A Família Caetani foi uma Família Principesca Romana de Primeira Classe, daquelas que havia dado um Papa à Igreja e, portanto, participado ativamente na Soberania da Igreja Católica Romana, tudo isso até a morte do último Príncipe Caetani em 1964.

Donna Lelia, a última de toda a linhagem Caetani, passeia pensativa por seu amado jardim perfumado de rosas quando, de repente, um sorriso de satisfação se espalha por seu rosto. É isso que ela deve fazer.

De agora em diante, dedicará suas energias a tentar deixar vestígios significativos da passagem dos Caetani por este mundo. Ela não pode permitir que séculos de história dos Duques de Sermoneta desapareçam num instante; a sua continua sendo uma das famílias mais nobres do país, contando entre seus ancestrais, para o bem ou para o mal, até mesmo Bonifácio VIII. Gosto de imaginar essa mulher, com sua aguçada sensibilidade botânica, justamente quando a ideia de uma fundação dedicada a seu pai, Roffredo, começa a florescer dentro dela, e com ela, o desejo de abrir as portas de lugares mágicos como o Castelo de Sermoneta e o jardim de Ninfa para o mundo.

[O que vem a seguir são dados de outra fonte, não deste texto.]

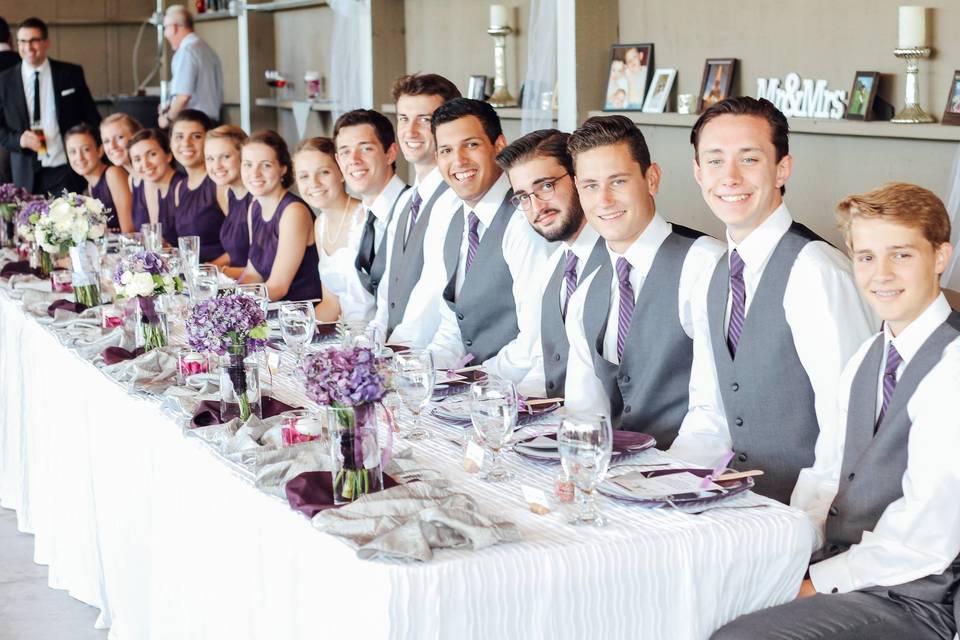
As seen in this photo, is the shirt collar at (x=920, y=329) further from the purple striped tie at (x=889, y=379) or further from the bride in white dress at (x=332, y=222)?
the bride in white dress at (x=332, y=222)

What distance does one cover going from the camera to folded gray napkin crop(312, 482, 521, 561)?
1.67m

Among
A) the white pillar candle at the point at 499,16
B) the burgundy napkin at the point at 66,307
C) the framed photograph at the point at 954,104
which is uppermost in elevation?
the white pillar candle at the point at 499,16

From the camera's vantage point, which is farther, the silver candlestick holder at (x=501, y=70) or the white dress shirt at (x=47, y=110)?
the white dress shirt at (x=47, y=110)

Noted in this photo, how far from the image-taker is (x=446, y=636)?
1648 mm

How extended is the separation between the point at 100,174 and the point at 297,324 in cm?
415

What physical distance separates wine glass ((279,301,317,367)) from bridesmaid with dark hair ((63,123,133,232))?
3.89 m

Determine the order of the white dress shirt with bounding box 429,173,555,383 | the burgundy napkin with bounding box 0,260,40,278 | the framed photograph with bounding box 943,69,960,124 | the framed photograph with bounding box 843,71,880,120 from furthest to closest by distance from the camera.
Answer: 1. the burgundy napkin with bounding box 0,260,40,278
2. the framed photograph with bounding box 843,71,880,120
3. the framed photograph with bounding box 943,69,960,124
4. the white dress shirt with bounding box 429,173,555,383

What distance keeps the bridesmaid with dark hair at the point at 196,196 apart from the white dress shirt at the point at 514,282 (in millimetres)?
2138

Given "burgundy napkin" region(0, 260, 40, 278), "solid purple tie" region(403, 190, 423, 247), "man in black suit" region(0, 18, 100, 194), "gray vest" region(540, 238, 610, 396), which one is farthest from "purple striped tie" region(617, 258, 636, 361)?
"man in black suit" region(0, 18, 100, 194)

Refletindo sobre o assunto, a ideia de uma fundação quase poderia ter sido prevista: parece que grande parte da família Caetani, mas certamente os membros das últimas três gerações, se destacaram pela generosidade e pela grande preocupação com o bem comum. Uma prova significativa disso pode ser vista na capacidade de transmitir, quase até os dias de hoje, um patrimônio imobiliário praticamente intacto: a gestão competente desempenhou um papel importante, mas o interesse genuíno e o cuidado constante com aqueles que trabalhavam e viviam diligentemente nas terras da família certamente também contribuíram. Não podemos esquecer que as origens da família são rurais, enraizadas em um feudalismo distante: embora sua posição social exigisse certa sofisticação, a família Caetani sempre se manteve fiel à sua essência, longe do luxo e do desperdício. Assim como os pântanos onde se estabeleceram, que constituíam uma verdadeira barreira territorial para os centros da alta sociedade, da mesma forma, apesar de pertencerem a uma casta privilegiada, eles se mantiveram separados e independentes dela. Eles eram inconformistas, pouco convencionais, talvez até rudes em alguns aspectos, mas nas áreas ambiental e paisagística demonstraram sensibilidade e esclarecimento, e o que criaram em Ninfa representa talvez a melhor expressão disso.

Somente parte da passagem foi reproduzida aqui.